In every aspect, this is a clever and stimulating novel. I love how the author brings this era to life through Rose, her family, and friends. Even those who have a different point of view are well portrayed. The character development brings Rose, her mother Dorothy, and oldest niece Faith to life. While we didn’t see as much of David, Rose’s betrothed, this time, as a doctor planning to marry a midwife, he is a forward-thinking man. I enjoy seeing Rose’s apprentice and the lengths the young woman is willing to go to in order to follow her calling.

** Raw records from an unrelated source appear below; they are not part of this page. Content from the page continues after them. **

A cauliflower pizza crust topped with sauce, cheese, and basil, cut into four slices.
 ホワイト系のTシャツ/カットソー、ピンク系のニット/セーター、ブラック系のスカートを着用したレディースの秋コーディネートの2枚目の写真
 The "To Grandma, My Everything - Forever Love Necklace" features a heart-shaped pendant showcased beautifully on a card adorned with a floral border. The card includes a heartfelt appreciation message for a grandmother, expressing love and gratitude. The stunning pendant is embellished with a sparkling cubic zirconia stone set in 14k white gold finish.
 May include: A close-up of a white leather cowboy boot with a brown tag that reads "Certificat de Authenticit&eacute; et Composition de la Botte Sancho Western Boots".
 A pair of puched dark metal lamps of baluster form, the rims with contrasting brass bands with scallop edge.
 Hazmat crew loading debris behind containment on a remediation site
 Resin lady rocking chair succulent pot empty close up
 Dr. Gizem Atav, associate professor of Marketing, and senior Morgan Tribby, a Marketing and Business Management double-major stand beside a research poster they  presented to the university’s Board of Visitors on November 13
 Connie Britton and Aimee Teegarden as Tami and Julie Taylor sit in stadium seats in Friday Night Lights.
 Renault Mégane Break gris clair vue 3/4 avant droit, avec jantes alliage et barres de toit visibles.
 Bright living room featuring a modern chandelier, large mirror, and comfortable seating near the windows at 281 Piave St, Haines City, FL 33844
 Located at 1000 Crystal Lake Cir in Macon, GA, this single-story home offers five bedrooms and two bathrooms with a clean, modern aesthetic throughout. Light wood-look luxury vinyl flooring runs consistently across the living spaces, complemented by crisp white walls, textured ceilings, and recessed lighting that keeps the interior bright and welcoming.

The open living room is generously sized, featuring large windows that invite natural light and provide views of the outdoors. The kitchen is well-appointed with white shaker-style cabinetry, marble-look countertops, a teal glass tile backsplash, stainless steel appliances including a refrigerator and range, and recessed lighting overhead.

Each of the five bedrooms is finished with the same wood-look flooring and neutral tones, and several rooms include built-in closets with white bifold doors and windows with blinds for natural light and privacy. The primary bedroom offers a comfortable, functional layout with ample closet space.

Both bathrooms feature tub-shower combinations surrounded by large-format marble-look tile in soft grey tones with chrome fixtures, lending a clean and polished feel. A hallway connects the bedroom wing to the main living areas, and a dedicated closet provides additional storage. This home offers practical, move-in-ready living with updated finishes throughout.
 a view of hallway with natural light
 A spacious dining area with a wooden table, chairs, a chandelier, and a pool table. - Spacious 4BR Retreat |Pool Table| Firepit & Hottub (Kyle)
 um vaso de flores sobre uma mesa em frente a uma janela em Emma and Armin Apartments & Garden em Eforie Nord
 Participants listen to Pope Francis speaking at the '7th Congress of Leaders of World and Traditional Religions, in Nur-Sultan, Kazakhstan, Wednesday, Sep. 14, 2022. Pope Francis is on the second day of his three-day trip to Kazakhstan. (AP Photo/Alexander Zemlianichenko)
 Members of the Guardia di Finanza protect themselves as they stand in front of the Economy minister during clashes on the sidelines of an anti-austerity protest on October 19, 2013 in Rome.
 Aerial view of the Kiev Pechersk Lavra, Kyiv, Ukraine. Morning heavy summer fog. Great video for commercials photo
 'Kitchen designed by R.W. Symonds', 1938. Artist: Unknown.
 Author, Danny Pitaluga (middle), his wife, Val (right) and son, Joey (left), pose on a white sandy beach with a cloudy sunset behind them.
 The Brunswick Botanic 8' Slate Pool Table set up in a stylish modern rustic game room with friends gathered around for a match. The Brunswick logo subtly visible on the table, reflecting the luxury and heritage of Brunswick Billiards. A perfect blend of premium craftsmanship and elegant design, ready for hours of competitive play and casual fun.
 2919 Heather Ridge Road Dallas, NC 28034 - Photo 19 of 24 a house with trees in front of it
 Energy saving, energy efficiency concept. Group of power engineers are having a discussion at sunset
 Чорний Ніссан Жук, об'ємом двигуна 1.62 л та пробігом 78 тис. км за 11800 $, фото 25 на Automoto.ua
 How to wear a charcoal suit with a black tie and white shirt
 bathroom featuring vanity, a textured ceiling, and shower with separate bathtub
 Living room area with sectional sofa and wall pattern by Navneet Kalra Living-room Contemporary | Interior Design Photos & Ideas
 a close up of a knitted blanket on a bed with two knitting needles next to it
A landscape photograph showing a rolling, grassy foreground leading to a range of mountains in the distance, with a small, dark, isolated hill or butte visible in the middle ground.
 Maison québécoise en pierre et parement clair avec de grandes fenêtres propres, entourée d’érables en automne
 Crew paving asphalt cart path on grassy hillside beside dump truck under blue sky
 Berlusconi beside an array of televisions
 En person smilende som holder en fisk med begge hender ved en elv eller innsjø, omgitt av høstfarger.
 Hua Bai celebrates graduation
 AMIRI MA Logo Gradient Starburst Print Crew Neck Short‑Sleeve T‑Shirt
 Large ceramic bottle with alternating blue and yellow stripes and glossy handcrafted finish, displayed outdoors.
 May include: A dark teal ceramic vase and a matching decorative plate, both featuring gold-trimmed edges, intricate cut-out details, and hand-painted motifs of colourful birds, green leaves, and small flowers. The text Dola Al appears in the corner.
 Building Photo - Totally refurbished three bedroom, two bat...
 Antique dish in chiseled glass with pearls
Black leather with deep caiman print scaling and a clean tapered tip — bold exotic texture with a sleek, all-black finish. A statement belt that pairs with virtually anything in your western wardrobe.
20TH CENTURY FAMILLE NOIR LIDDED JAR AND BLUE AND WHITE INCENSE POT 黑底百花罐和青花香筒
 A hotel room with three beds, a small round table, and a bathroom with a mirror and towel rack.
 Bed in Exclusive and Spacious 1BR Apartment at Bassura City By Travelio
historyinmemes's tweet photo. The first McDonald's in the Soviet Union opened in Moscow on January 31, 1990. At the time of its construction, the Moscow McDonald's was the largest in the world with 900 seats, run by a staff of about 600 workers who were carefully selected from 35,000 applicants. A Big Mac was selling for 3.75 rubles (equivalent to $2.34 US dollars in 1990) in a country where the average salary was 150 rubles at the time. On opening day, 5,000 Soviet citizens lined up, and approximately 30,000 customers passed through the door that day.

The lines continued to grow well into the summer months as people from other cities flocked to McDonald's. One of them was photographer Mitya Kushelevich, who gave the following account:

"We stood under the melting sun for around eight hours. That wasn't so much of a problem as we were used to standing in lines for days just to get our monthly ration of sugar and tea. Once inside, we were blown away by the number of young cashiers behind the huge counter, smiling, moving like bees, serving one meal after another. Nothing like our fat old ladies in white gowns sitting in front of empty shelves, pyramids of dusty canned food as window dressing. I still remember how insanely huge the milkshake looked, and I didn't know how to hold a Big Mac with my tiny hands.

There are many surprises and twists throughout this novel. There is one person who the police suspect for the murder, and they are being pressed by the influential widower to solve the murder. Rose, however, believes the man when he claims innocence and has not yet been convinced of any of the other suspects. Without DNA, databases, or the resources we do today, arriving at a solution seems almost impossible! This armchair sleuth couldn’t come up with the full solution; I couldn’t rethink it anywhere as well as the author executed it. I highly recommend this novel, from the mystery to the Suffragists’ movement, seeing Rose as part of those who are ‘turning the tide’ toward the 20th century!